What is needed
Return, unchanged, the stretch of the records from the line containing "Choosing among" through the line containing "1244 millimetres", with both of those lines included.

Spatial relationship records
-- BEGIN --

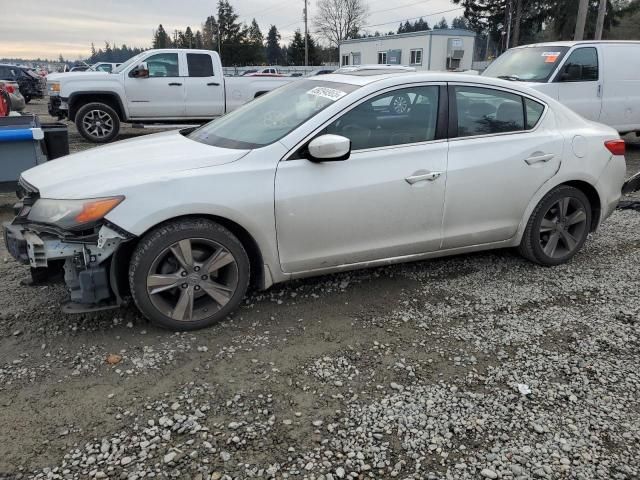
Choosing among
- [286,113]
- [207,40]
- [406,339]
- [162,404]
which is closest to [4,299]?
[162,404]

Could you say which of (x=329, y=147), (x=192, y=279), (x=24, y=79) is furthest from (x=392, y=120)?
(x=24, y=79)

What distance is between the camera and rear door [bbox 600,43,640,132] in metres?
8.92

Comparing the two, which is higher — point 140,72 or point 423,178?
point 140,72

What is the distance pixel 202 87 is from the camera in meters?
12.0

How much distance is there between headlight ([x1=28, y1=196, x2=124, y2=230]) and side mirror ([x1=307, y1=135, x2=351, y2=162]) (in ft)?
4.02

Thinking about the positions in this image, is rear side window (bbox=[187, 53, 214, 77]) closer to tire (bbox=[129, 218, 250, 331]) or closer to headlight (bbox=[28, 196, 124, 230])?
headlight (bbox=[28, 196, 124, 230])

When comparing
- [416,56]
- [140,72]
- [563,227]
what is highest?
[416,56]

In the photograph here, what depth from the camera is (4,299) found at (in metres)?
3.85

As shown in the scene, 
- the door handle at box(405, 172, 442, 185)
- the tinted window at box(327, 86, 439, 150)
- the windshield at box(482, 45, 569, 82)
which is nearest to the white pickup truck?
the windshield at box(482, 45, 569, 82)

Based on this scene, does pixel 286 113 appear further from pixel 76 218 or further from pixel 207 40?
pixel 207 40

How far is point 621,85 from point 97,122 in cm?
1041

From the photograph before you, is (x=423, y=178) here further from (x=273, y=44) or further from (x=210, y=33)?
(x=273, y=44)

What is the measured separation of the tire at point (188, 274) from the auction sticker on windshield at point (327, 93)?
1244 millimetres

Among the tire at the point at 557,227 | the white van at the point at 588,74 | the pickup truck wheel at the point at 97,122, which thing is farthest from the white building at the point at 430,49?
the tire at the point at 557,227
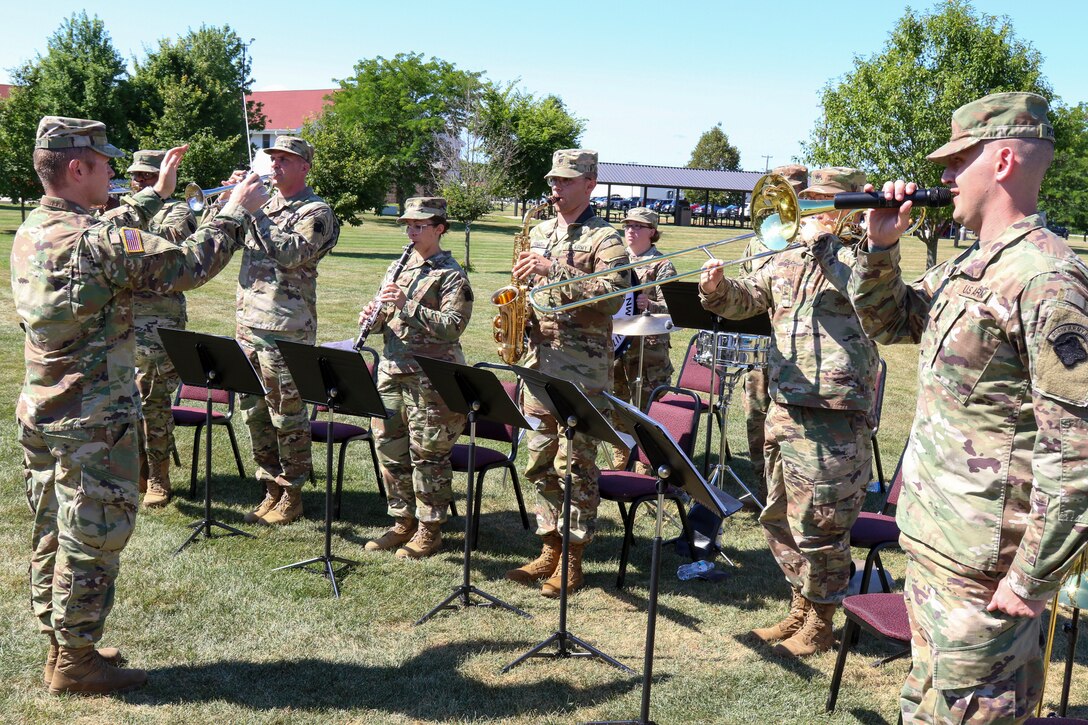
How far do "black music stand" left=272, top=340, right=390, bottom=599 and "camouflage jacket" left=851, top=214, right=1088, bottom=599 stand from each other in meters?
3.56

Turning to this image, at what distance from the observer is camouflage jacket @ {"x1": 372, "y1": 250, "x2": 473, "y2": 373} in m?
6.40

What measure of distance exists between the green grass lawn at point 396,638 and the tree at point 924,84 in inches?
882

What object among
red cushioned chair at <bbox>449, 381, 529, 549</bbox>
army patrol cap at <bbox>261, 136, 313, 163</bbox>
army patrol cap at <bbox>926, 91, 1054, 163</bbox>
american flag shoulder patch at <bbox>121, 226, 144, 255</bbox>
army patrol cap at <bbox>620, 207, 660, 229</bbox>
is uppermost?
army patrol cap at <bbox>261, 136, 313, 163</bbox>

-- END --
-- BEGIN --

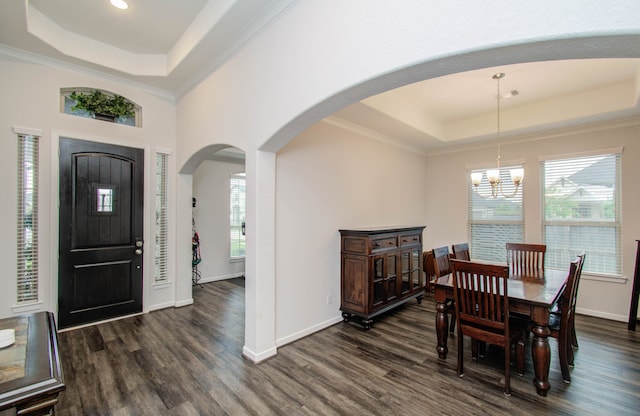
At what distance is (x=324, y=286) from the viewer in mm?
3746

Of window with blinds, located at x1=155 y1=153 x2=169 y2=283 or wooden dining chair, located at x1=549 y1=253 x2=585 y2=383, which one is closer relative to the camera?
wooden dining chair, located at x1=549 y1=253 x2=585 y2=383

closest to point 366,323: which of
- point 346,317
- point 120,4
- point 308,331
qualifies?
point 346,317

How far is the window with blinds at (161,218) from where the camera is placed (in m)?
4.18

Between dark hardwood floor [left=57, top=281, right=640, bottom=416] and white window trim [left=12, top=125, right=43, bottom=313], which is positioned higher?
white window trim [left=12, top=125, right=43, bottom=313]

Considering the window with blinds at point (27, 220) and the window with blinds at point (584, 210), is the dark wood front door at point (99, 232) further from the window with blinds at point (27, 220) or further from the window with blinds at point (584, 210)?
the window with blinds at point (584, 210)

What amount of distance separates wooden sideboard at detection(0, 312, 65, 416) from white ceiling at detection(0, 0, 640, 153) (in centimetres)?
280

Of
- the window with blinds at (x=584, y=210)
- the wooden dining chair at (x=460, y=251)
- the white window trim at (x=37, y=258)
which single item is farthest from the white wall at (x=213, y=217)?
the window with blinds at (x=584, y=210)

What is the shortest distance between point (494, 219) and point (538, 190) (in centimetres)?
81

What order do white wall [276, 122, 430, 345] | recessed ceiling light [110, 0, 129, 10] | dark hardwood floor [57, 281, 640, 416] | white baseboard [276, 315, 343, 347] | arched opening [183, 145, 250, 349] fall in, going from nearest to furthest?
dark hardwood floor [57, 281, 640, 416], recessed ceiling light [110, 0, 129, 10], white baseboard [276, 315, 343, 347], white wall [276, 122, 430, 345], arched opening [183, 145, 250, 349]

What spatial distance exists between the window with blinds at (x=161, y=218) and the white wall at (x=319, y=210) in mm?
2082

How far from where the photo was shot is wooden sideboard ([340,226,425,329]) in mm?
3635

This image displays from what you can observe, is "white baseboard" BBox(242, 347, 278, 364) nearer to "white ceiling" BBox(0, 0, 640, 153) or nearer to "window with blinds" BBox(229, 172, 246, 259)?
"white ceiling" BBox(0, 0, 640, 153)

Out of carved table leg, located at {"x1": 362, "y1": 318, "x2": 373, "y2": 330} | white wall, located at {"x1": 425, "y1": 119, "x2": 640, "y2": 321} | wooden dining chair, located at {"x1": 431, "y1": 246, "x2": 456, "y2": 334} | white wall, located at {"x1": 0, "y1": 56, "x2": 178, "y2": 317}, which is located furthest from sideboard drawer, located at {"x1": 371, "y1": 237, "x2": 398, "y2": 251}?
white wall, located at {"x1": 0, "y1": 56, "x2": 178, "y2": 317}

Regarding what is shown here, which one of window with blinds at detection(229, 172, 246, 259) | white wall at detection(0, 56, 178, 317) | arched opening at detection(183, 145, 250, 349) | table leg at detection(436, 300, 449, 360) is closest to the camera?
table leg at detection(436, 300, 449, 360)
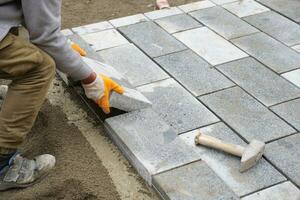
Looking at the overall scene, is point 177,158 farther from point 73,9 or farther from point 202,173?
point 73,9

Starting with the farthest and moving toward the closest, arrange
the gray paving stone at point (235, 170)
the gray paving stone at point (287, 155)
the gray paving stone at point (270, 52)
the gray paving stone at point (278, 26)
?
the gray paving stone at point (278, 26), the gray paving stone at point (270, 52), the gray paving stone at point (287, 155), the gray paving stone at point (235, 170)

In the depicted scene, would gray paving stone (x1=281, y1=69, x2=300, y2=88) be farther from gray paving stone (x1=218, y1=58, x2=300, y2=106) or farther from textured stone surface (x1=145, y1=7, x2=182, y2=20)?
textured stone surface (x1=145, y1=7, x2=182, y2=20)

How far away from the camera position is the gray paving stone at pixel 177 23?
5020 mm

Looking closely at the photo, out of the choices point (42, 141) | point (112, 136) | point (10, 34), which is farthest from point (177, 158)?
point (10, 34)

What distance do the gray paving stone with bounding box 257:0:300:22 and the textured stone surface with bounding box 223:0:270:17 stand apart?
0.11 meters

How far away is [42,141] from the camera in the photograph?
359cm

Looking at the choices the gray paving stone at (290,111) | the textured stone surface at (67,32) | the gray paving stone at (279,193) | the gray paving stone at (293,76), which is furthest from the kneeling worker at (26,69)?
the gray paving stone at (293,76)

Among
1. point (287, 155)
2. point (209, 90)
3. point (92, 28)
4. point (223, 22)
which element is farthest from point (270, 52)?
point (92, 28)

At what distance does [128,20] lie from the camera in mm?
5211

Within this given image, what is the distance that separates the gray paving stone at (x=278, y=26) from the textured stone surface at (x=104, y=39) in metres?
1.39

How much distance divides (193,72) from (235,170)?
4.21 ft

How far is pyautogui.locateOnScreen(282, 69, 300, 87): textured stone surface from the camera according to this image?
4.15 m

-- END --

Answer to this exercise
Choosing among
- [286,113]
- [207,40]
- [406,339]
- [162,404]
which is closest to [4,299]?
[162,404]

Could you say which of (x=329, y=147), (x=192, y=279), (x=24, y=79) is furthest from (x=392, y=120)?
(x=24, y=79)

What distance is between the camera and rear door [bbox 600,43,640,132] in metres?
8.92

Comparing the two, which is higher — point 140,72 or point 423,178?
point 140,72

What is the distance pixel 202 87 is from the camera in meters?
12.0

How much distance is there between headlight ([x1=28, y1=196, x2=124, y2=230]) and side mirror ([x1=307, y1=135, x2=351, y2=162]) (in ft)?
4.02

Thinking about the positions in this image, is rear side window (bbox=[187, 53, 214, 77]) closer to tire (bbox=[129, 218, 250, 331]) or closer to headlight (bbox=[28, 196, 124, 230])?
headlight (bbox=[28, 196, 124, 230])

When comparing
- [416,56]
- [140,72]
- [563,227]
what is highest?
[416,56]

In the photograph here, what depth from the camera is (4,299) found at (in metres)?
3.85

As shown in the scene, 
- the door handle at box(405, 172, 442, 185)
- the tinted window at box(327, 86, 439, 150)
- the windshield at box(482, 45, 569, 82)
which is nearest to the white pickup truck?
the windshield at box(482, 45, 569, 82)

Based on this scene, does pixel 286 113 appear further from pixel 76 218 or further from pixel 207 40?
pixel 207 40

How far is point 621,85 from point 97,122 in cm?
1041

From the photograph before you, is (x=423, y=178) here further from (x=273, y=44) or further from (x=210, y=33)?
(x=273, y=44)

What is the measured separation of the tire at point (188, 274) from the auction sticker on windshield at point (327, 93)?
1244 millimetres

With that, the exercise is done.